ここは薄汚れてて、何にもなくて、つまんない部屋。
だからぼくはここに「もの」をつくることにしたんだ。
たとえば、いつでも助けてくれるとても大きなカッコいいお魚さん。
いろんな質問に答えてくれる頭のいいフクロウのおじさん。
小さくて、たくさんいて、カラフルなうさぎさんたち。
たまにはこの部屋自体も変えてみたんだ。
広い駅のホーム。
キラキラ光る結晶のある洞窟の中。
海の底の王国。
どこまでも広がる草原。
みんなはどこに行ってもぼくのところに来てくれて、遊んでくれた。
そのうちに、知らない子が隅っこにいるのに気づいた。
まあるく縮こまって、俯いてる子。
でも、少しだけこっちを覗いてたり、音楽が流れてたらそれに合わせて少し体を揺すったり。

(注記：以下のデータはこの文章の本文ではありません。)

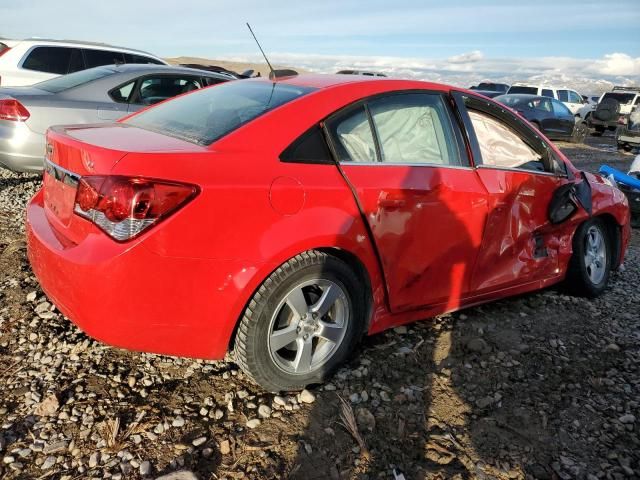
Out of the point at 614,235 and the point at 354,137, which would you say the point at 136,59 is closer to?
the point at 354,137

みんなと遊んでるうちでも、少しだけその子に気をかけるようにした。
他のみんなは気づかなかったみたいだし、キノコのおじさんに聞いても知らないって言ったから、遊びには誘わなかった。
みんなから来てくれるから誘い方も知らないし、あの子がどんな遊びが好きかも知らない。
だからせめて、あの子のことを考えることにした。
しりとりとかの言葉遊びの時にこっち見てることが多いかも。
音楽も好きかもしれない。
体を動かすのはあんまり好きじゃなさそうかな。
まあるいうなってるのは落ち着くからかも。
みんなのいないときも、あの子のことを気にかけるようになった。
そうしていたら、みんなはそのうち来なくなっちゃった。
・・・来ないんじゃなくて、いるんだけど声をかけてこないんだ。
無視してるんじゃないかと思ったけど、
フクロウのおじさんは話しかけたら普通に話してくれるし、うさぎさん達は遊びに誘ったら、一緒に遊んでくれるし、カッコいいお魚さんは見守っててくれるし。
もう、遊びの誘い方も覚えたし話すのもちゃんとできる。
みんなが見守ってくれてるのもきっとそういうことなんだ。
思い切って、きっと僕の想像じゃないあの子に声をかける。